Reputation: 4418
I have a cassandra cluster with ~20 nodes in multiple datacenters. I want to back up the cassandra database. I want it to be possible to restore the backup to a new cluster even if every node in the existing one is simultaneously hit by a meteor.
Upvotes: 9
Views: 11328
Reputation: 6495
Traditional "backup and restore" info can be found here: http://docs.datastax.com/en/cassandra/2.1/cassandra/operations/ops_backup_restore_c.html
Essentially, you take snapshot on each machine, and back the files up. Pretty much "take a snapshot and rsync it somewhere"!! Incremental backups can help reduce backup sizes, etc. The link explains it in more detail.

Material:
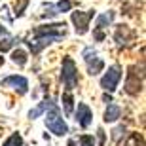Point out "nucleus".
<instances>
[{"mask_svg": "<svg viewBox=\"0 0 146 146\" xmlns=\"http://www.w3.org/2000/svg\"><path fill=\"white\" fill-rule=\"evenodd\" d=\"M144 87V63L141 65H131L125 72V84H123V91L131 97H137L142 93Z\"/></svg>", "mask_w": 146, "mask_h": 146, "instance_id": "nucleus-1", "label": "nucleus"}, {"mask_svg": "<svg viewBox=\"0 0 146 146\" xmlns=\"http://www.w3.org/2000/svg\"><path fill=\"white\" fill-rule=\"evenodd\" d=\"M46 127L49 129V133H53L55 137H65L70 133L68 129V125H66L65 118H63V114H61V108L59 104L53 103L48 106V114H46Z\"/></svg>", "mask_w": 146, "mask_h": 146, "instance_id": "nucleus-2", "label": "nucleus"}, {"mask_svg": "<svg viewBox=\"0 0 146 146\" xmlns=\"http://www.w3.org/2000/svg\"><path fill=\"white\" fill-rule=\"evenodd\" d=\"M61 82H63V86H65L66 91H72V89L78 87V84H80L76 63L72 61V57H68V55L63 57V65H61Z\"/></svg>", "mask_w": 146, "mask_h": 146, "instance_id": "nucleus-3", "label": "nucleus"}, {"mask_svg": "<svg viewBox=\"0 0 146 146\" xmlns=\"http://www.w3.org/2000/svg\"><path fill=\"white\" fill-rule=\"evenodd\" d=\"M114 42H116V48H118L119 51H123V49L135 46L137 31L131 29L129 25H125V23H119V25L114 27Z\"/></svg>", "mask_w": 146, "mask_h": 146, "instance_id": "nucleus-4", "label": "nucleus"}, {"mask_svg": "<svg viewBox=\"0 0 146 146\" xmlns=\"http://www.w3.org/2000/svg\"><path fill=\"white\" fill-rule=\"evenodd\" d=\"M82 59H84V63H86V66H87V74L89 76H97L104 70V61L99 57V53L91 46H87V48L82 49Z\"/></svg>", "mask_w": 146, "mask_h": 146, "instance_id": "nucleus-5", "label": "nucleus"}, {"mask_svg": "<svg viewBox=\"0 0 146 146\" xmlns=\"http://www.w3.org/2000/svg\"><path fill=\"white\" fill-rule=\"evenodd\" d=\"M97 15V11L95 10H87V11H72V25H74V31L78 36H84V34H87V31H89V23H91V19Z\"/></svg>", "mask_w": 146, "mask_h": 146, "instance_id": "nucleus-6", "label": "nucleus"}, {"mask_svg": "<svg viewBox=\"0 0 146 146\" xmlns=\"http://www.w3.org/2000/svg\"><path fill=\"white\" fill-rule=\"evenodd\" d=\"M121 76H123V72H121V66L119 65H112L108 66V70L103 74V78H101V87H103L104 91L108 93H114L116 89H118V84L119 80H121Z\"/></svg>", "mask_w": 146, "mask_h": 146, "instance_id": "nucleus-7", "label": "nucleus"}, {"mask_svg": "<svg viewBox=\"0 0 146 146\" xmlns=\"http://www.w3.org/2000/svg\"><path fill=\"white\" fill-rule=\"evenodd\" d=\"M61 40H65V38L55 36V34H44V36H33L31 40H25V42H27V46L31 48L34 57H38V55L42 53L44 48H48V46H51V44H55V42H61Z\"/></svg>", "mask_w": 146, "mask_h": 146, "instance_id": "nucleus-8", "label": "nucleus"}, {"mask_svg": "<svg viewBox=\"0 0 146 146\" xmlns=\"http://www.w3.org/2000/svg\"><path fill=\"white\" fill-rule=\"evenodd\" d=\"M114 15H116V11H112V10H108L106 13H101V15H95L97 17V23L93 27V38H95V42H104V38H106L104 31L108 29V25H112Z\"/></svg>", "mask_w": 146, "mask_h": 146, "instance_id": "nucleus-9", "label": "nucleus"}, {"mask_svg": "<svg viewBox=\"0 0 146 146\" xmlns=\"http://www.w3.org/2000/svg\"><path fill=\"white\" fill-rule=\"evenodd\" d=\"M0 86H2V87H10V89L17 91L19 95H27V93H29V80L25 78V76H19V74L6 76Z\"/></svg>", "mask_w": 146, "mask_h": 146, "instance_id": "nucleus-10", "label": "nucleus"}, {"mask_svg": "<svg viewBox=\"0 0 146 146\" xmlns=\"http://www.w3.org/2000/svg\"><path fill=\"white\" fill-rule=\"evenodd\" d=\"M74 119H76V123L80 125L82 129H87V127L91 125V121H93V112H91V108H89L86 103H78V108H76Z\"/></svg>", "mask_w": 146, "mask_h": 146, "instance_id": "nucleus-11", "label": "nucleus"}, {"mask_svg": "<svg viewBox=\"0 0 146 146\" xmlns=\"http://www.w3.org/2000/svg\"><path fill=\"white\" fill-rule=\"evenodd\" d=\"M108 106H106V110H104V123H114V121H118L119 118H121V108H119L118 104H114L112 101L110 103H106Z\"/></svg>", "mask_w": 146, "mask_h": 146, "instance_id": "nucleus-12", "label": "nucleus"}, {"mask_svg": "<svg viewBox=\"0 0 146 146\" xmlns=\"http://www.w3.org/2000/svg\"><path fill=\"white\" fill-rule=\"evenodd\" d=\"M49 104H51V97H49L48 93H46V95H44V99H42V103H38L33 110H29V119H36V118H40V116H42V114L48 110Z\"/></svg>", "mask_w": 146, "mask_h": 146, "instance_id": "nucleus-13", "label": "nucleus"}, {"mask_svg": "<svg viewBox=\"0 0 146 146\" xmlns=\"http://www.w3.org/2000/svg\"><path fill=\"white\" fill-rule=\"evenodd\" d=\"M11 61H13L17 66H25V65H27V61H29V53L25 51V49L17 48V49L11 51Z\"/></svg>", "mask_w": 146, "mask_h": 146, "instance_id": "nucleus-14", "label": "nucleus"}, {"mask_svg": "<svg viewBox=\"0 0 146 146\" xmlns=\"http://www.w3.org/2000/svg\"><path fill=\"white\" fill-rule=\"evenodd\" d=\"M61 101H63V106H65V114L70 116L74 112V95H72V91H65Z\"/></svg>", "mask_w": 146, "mask_h": 146, "instance_id": "nucleus-15", "label": "nucleus"}, {"mask_svg": "<svg viewBox=\"0 0 146 146\" xmlns=\"http://www.w3.org/2000/svg\"><path fill=\"white\" fill-rule=\"evenodd\" d=\"M29 2H31V0H17L15 6H13V15L15 17L25 15V11H27V8H29Z\"/></svg>", "mask_w": 146, "mask_h": 146, "instance_id": "nucleus-16", "label": "nucleus"}, {"mask_svg": "<svg viewBox=\"0 0 146 146\" xmlns=\"http://www.w3.org/2000/svg\"><path fill=\"white\" fill-rule=\"evenodd\" d=\"M19 40H21V38H4V40H0V53L11 49L15 44H19Z\"/></svg>", "mask_w": 146, "mask_h": 146, "instance_id": "nucleus-17", "label": "nucleus"}, {"mask_svg": "<svg viewBox=\"0 0 146 146\" xmlns=\"http://www.w3.org/2000/svg\"><path fill=\"white\" fill-rule=\"evenodd\" d=\"M2 146H23V137L19 135V133H11V135L4 141Z\"/></svg>", "mask_w": 146, "mask_h": 146, "instance_id": "nucleus-18", "label": "nucleus"}, {"mask_svg": "<svg viewBox=\"0 0 146 146\" xmlns=\"http://www.w3.org/2000/svg\"><path fill=\"white\" fill-rule=\"evenodd\" d=\"M123 146H144V141H142V135L139 133H131L129 139L123 142Z\"/></svg>", "mask_w": 146, "mask_h": 146, "instance_id": "nucleus-19", "label": "nucleus"}, {"mask_svg": "<svg viewBox=\"0 0 146 146\" xmlns=\"http://www.w3.org/2000/svg\"><path fill=\"white\" fill-rule=\"evenodd\" d=\"M125 133H127L125 125H118V127L112 131V141L116 142V144H121V137L125 139Z\"/></svg>", "mask_w": 146, "mask_h": 146, "instance_id": "nucleus-20", "label": "nucleus"}, {"mask_svg": "<svg viewBox=\"0 0 146 146\" xmlns=\"http://www.w3.org/2000/svg\"><path fill=\"white\" fill-rule=\"evenodd\" d=\"M57 13H59V11L55 8V4H46V11H42L40 17H42V19H51V17H55Z\"/></svg>", "mask_w": 146, "mask_h": 146, "instance_id": "nucleus-21", "label": "nucleus"}, {"mask_svg": "<svg viewBox=\"0 0 146 146\" xmlns=\"http://www.w3.org/2000/svg\"><path fill=\"white\" fill-rule=\"evenodd\" d=\"M55 8H57V11H59V13L70 11L72 10V0H61V2H57V4H55Z\"/></svg>", "mask_w": 146, "mask_h": 146, "instance_id": "nucleus-22", "label": "nucleus"}, {"mask_svg": "<svg viewBox=\"0 0 146 146\" xmlns=\"http://www.w3.org/2000/svg\"><path fill=\"white\" fill-rule=\"evenodd\" d=\"M78 142H80V146H97L93 135H80L78 137Z\"/></svg>", "mask_w": 146, "mask_h": 146, "instance_id": "nucleus-23", "label": "nucleus"}, {"mask_svg": "<svg viewBox=\"0 0 146 146\" xmlns=\"http://www.w3.org/2000/svg\"><path fill=\"white\" fill-rule=\"evenodd\" d=\"M97 137H99V146H104V139H106V135H104L103 129H97Z\"/></svg>", "mask_w": 146, "mask_h": 146, "instance_id": "nucleus-24", "label": "nucleus"}, {"mask_svg": "<svg viewBox=\"0 0 146 146\" xmlns=\"http://www.w3.org/2000/svg\"><path fill=\"white\" fill-rule=\"evenodd\" d=\"M104 103H110V101H112V93H108V91H104Z\"/></svg>", "mask_w": 146, "mask_h": 146, "instance_id": "nucleus-25", "label": "nucleus"}, {"mask_svg": "<svg viewBox=\"0 0 146 146\" xmlns=\"http://www.w3.org/2000/svg\"><path fill=\"white\" fill-rule=\"evenodd\" d=\"M0 34H2V36H6V34H8V29H6L2 23H0Z\"/></svg>", "mask_w": 146, "mask_h": 146, "instance_id": "nucleus-26", "label": "nucleus"}, {"mask_svg": "<svg viewBox=\"0 0 146 146\" xmlns=\"http://www.w3.org/2000/svg\"><path fill=\"white\" fill-rule=\"evenodd\" d=\"M4 65V57H2V55H0V66Z\"/></svg>", "mask_w": 146, "mask_h": 146, "instance_id": "nucleus-27", "label": "nucleus"}]
</instances>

Tasks:
**a.** Translate this sentence from the Cassandra backup thread into Spanish: "I have a cassandra cluster with ~20 nodes in multiple datacenters."
**b.** Pick up the Cassandra backup thread where it stops and write the next few sentences.
This material comes from a separate source and has no tie to the thread.

Expected results:
**a.** Tengo un clúster de cassandra con ~20 nodos en varios centros de datos.

**b.**
However, if all you want is a "secondary" which can be used if the machines get hit by a meteor, then a common approach is to have another data center (often with fewer nodes), and set the replication factor on the keyspace(s) so that the "backup" datacenter has data replicated to. Your apps would normally use local quorum to write to the "main" datacenter, while the backup will serve...well...as a backup. If the backup dc is powerful, it can even serve as a hot backup.
With this setup, cassandra will stream data to the backup as it's added. This prevents cumbersome snapshot based backups with files stored on a network. However, this will not protect from a dev mistakenly deleting data off cassandra. (things like drop keyspace ... can be recovered up to a certain time period, but if you mistakenly delete some rows...they're gone).
Hope that helps.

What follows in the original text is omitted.